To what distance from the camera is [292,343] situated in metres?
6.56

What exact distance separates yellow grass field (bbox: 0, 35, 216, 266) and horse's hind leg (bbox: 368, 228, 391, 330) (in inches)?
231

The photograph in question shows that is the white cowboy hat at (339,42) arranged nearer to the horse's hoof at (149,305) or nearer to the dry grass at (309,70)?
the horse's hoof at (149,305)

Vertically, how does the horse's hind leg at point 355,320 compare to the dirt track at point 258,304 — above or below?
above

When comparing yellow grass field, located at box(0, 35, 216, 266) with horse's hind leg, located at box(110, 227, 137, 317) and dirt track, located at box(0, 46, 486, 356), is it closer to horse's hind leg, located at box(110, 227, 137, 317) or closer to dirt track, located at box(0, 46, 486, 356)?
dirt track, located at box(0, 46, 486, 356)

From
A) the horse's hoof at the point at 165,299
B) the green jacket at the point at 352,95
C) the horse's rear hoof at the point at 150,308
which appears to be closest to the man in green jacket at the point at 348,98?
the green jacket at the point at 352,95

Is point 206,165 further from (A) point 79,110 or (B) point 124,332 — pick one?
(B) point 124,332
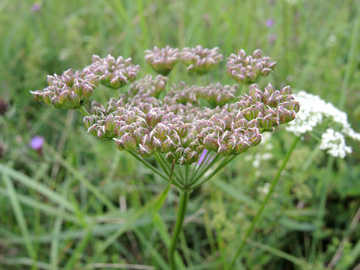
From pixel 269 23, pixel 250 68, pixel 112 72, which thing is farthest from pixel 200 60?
pixel 269 23

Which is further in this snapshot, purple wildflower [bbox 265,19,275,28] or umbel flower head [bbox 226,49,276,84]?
purple wildflower [bbox 265,19,275,28]

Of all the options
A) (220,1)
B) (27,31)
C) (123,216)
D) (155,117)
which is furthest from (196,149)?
(27,31)

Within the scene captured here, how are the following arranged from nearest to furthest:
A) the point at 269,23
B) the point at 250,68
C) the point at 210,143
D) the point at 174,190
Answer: the point at 210,143, the point at 250,68, the point at 174,190, the point at 269,23

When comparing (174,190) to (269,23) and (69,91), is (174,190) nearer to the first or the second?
(69,91)

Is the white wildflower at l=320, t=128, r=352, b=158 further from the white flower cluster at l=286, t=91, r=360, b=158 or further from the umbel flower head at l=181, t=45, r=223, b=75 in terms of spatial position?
the umbel flower head at l=181, t=45, r=223, b=75

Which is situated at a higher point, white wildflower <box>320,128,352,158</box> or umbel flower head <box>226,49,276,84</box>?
umbel flower head <box>226,49,276,84</box>

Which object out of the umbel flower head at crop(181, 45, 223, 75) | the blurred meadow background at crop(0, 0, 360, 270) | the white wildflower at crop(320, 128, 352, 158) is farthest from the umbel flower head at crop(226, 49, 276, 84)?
the blurred meadow background at crop(0, 0, 360, 270)

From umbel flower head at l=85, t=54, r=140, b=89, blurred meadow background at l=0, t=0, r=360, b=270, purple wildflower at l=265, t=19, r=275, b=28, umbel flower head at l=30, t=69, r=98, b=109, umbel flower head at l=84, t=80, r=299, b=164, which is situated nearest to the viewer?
umbel flower head at l=84, t=80, r=299, b=164
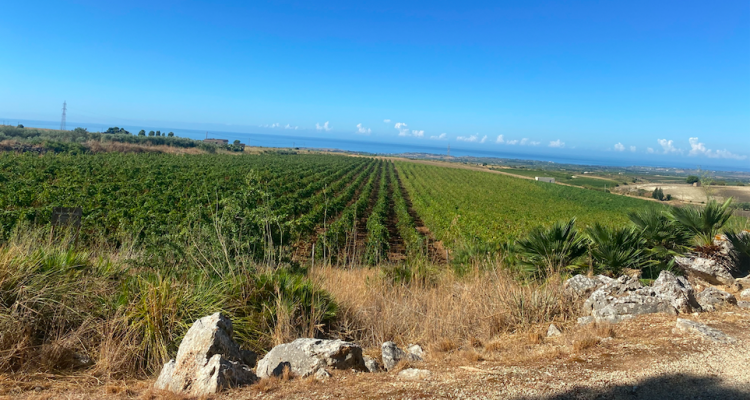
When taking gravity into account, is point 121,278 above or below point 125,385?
above

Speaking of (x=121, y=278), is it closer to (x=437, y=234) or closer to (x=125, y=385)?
(x=125, y=385)

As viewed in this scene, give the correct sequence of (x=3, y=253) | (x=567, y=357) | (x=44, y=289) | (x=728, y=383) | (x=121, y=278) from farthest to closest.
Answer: (x=121, y=278) < (x=3, y=253) < (x=44, y=289) < (x=567, y=357) < (x=728, y=383)

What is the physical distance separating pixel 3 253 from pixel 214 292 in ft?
7.42

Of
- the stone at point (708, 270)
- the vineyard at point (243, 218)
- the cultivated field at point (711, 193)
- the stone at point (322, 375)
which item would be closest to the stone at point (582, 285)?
the stone at point (708, 270)

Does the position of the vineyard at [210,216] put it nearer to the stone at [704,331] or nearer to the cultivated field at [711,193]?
the stone at [704,331]

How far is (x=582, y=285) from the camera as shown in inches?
221

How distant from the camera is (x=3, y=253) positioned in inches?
172

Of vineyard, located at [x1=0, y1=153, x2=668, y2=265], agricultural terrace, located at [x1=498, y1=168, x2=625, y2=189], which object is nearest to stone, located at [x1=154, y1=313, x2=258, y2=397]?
vineyard, located at [x1=0, y1=153, x2=668, y2=265]

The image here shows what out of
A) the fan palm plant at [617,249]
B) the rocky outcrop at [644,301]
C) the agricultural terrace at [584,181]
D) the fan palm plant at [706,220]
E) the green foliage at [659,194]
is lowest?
the rocky outcrop at [644,301]

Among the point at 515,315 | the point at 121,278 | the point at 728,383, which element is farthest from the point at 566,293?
the point at 121,278

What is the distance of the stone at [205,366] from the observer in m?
3.24

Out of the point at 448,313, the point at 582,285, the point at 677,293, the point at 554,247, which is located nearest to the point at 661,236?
the point at 554,247

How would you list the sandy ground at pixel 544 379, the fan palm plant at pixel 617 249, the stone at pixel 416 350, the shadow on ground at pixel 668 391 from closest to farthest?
1. the shadow on ground at pixel 668 391
2. the sandy ground at pixel 544 379
3. the stone at pixel 416 350
4. the fan palm plant at pixel 617 249

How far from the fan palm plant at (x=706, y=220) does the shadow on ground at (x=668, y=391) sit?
556 cm
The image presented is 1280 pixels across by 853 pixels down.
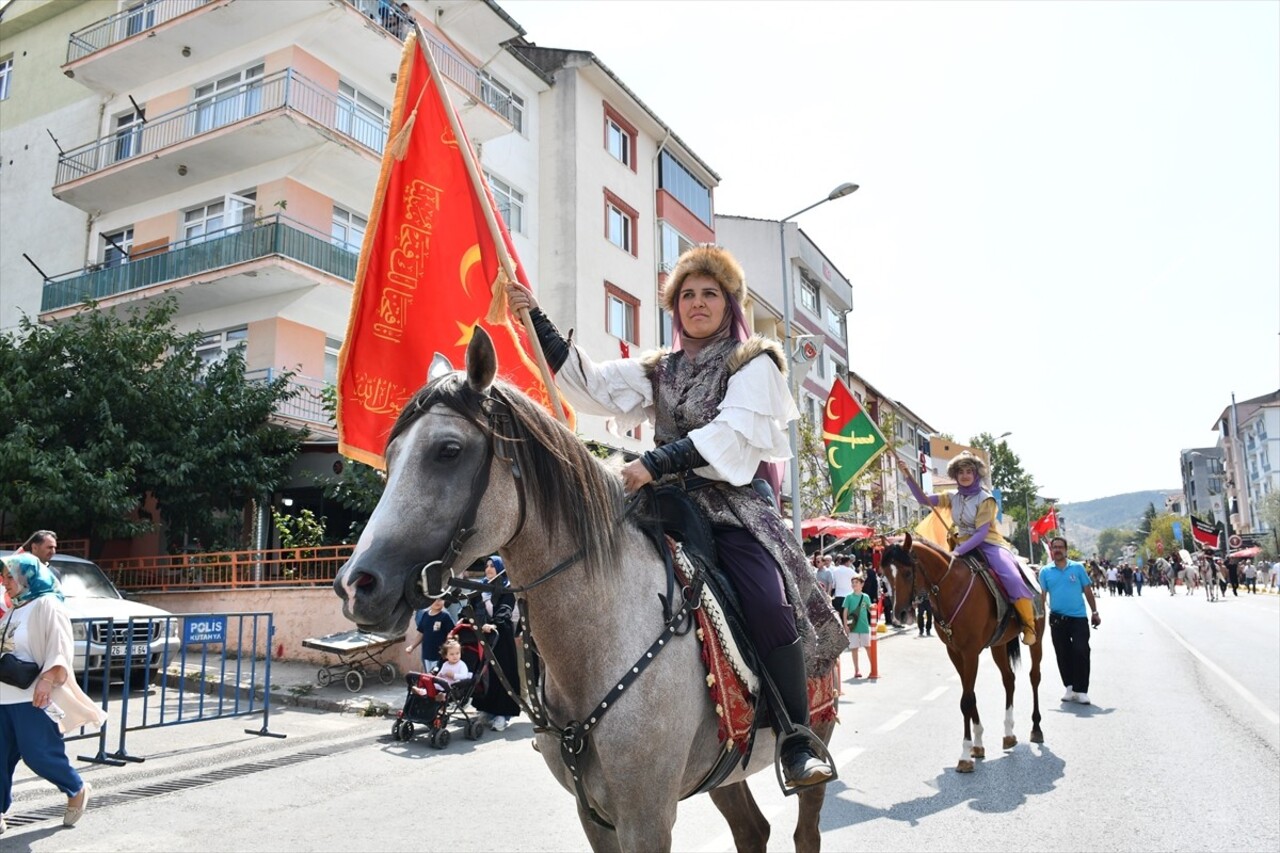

[Description of the task] Return all of the entries above verbatim, leaving out the pictures.

[Answer for the task]
To what distance from the camera is [292,343] situated in metres?
6.56

What exact distance separates yellow grass field (bbox: 0, 35, 216, 266) and horse's hind leg (bbox: 368, 228, 391, 330) (in inches)?
231

The photograph in question shows that is the white cowboy hat at (339,42) arranged nearer to the horse's hoof at (149,305) or nearer to the dry grass at (309,70)?
the horse's hoof at (149,305)

Vertically, how does the horse's hind leg at point 355,320 compare to the dirt track at point 258,304 — above or below?
above

When comparing yellow grass field, located at box(0, 35, 216, 266) with horse's hind leg, located at box(110, 227, 137, 317) and dirt track, located at box(0, 46, 486, 356), is it closer to horse's hind leg, located at box(110, 227, 137, 317) or closer to dirt track, located at box(0, 46, 486, 356)?
dirt track, located at box(0, 46, 486, 356)

From
A) the horse's hoof at the point at 165,299
B) the green jacket at the point at 352,95
C) the horse's rear hoof at the point at 150,308
which appears to be closest to the man in green jacket at the point at 348,98?
the green jacket at the point at 352,95

Is point 206,165 further from (A) point 79,110 or (B) point 124,332 — pick one?
(B) point 124,332
From pixel 269 23, pixel 250 68, pixel 112 72, which thing is farthest from pixel 200 60?
pixel 269 23

Which is further in this snapshot, purple wildflower [bbox 265,19,275,28] or umbel flower head [bbox 226,49,276,84]?
purple wildflower [bbox 265,19,275,28]

Of all the options
A) (220,1)
B) (27,31)
C) (123,216)
D) (155,117)
which is furthest from (196,149)?
(27,31)

Within the scene captured here, how are the following arranged from nearest to furthest:
A) the point at 269,23
B) the point at 250,68
C) the point at 210,143
D) the point at 174,190
Answer: the point at 210,143, the point at 250,68, the point at 174,190, the point at 269,23

When comparing (174,190) to (269,23) and (69,91), is (174,190) nearer to the first or the second?
(69,91)

Is the white wildflower at l=320, t=128, r=352, b=158 further from the white flower cluster at l=286, t=91, r=360, b=158 or further from the umbel flower head at l=181, t=45, r=223, b=75 in terms of spatial position?
the umbel flower head at l=181, t=45, r=223, b=75

Which is situated at a higher point, white wildflower <box>320,128,352,158</box> or umbel flower head <box>226,49,276,84</box>?
umbel flower head <box>226,49,276,84</box>

Which object out of the umbel flower head at crop(181, 45, 223, 75) | the blurred meadow background at crop(0, 0, 360, 270) | the white wildflower at crop(320, 128, 352, 158) is farthest from the umbel flower head at crop(226, 49, 276, 84)?
the blurred meadow background at crop(0, 0, 360, 270)

From umbel flower head at l=85, t=54, r=140, b=89, blurred meadow background at l=0, t=0, r=360, b=270, purple wildflower at l=265, t=19, r=275, b=28, umbel flower head at l=30, t=69, r=98, b=109, umbel flower head at l=84, t=80, r=299, b=164, which is situated nearest to the viewer?
umbel flower head at l=84, t=80, r=299, b=164
When taking gravity into account, is point 121,278 above or below point 125,385?
above

Speaking of (x=121, y=278), is it closer to (x=437, y=234) or closer to (x=125, y=385)?
(x=125, y=385)

As viewed in this scene, give the correct sequence of (x=3, y=253) | (x=567, y=357) | (x=44, y=289) | (x=728, y=383) | (x=121, y=278) from farthest to closest.
Answer: (x=121, y=278) < (x=3, y=253) < (x=44, y=289) < (x=567, y=357) < (x=728, y=383)

What is the physical distance separating pixel 3 253 from pixel 214 292 in ft?
7.42

Of
- the stone at point (708, 270)
- the vineyard at point (243, 218)
- the cultivated field at point (711, 193)
- the stone at point (322, 375)
which item would be closest to the stone at point (582, 285)?
the stone at point (708, 270)

Does the position of the vineyard at [210,216] put it nearer to the stone at [704,331] or nearer to the cultivated field at [711,193]?
the stone at [704,331]

How far is (x=582, y=285) from the camera as shown in inches?
221

How distant from the camera is (x=3, y=253) positioned in inches?
172

Of vineyard, located at [x1=0, y1=153, x2=668, y2=265], agricultural terrace, located at [x1=498, y1=168, x2=625, y2=189], which object is nearest to stone, located at [x1=154, y1=313, x2=258, y2=397]?
vineyard, located at [x1=0, y1=153, x2=668, y2=265]

The image here shows what out of
A) the fan palm plant at [617,249]
B) the rocky outcrop at [644,301]
C) the agricultural terrace at [584,181]
D) the fan palm plant at [706,220]
E) the green foliage at [659,194]
is lowest?
the rocky outcrop at [644,301]

Among the point at 515,315 | the point at 121,278 | the point at 728,383, which element is farthest from the point at 566,293?
the point at 121,278

What is the distance of the stone at [205,366] from the observer in m?
3.24

Out of the point at 448,313, the point at 582,285, the point at 677,293, the point at 554,247, which is located nearest to the point at 661,236?
the point at 554,247

How would you list the sandy ground at pixel 544 379, the fan palm plant at pixel 617 249, the stone at pixel 416 350, the shadow on ground at pixel 668 391 from closest to farthest?
1. the shadow on ground at pixel 668 391
2. the sandy ground at pixel 544 379
3. the stone at pixel 416 350
4. the fan palm plant at pixel 617 249

How far from the fan palm plant at (x=706, y=220) does the shadow on ground at (x=668, y=391) sit?
556 cm
The image presented is 1280 pixels across by 853 pixels down.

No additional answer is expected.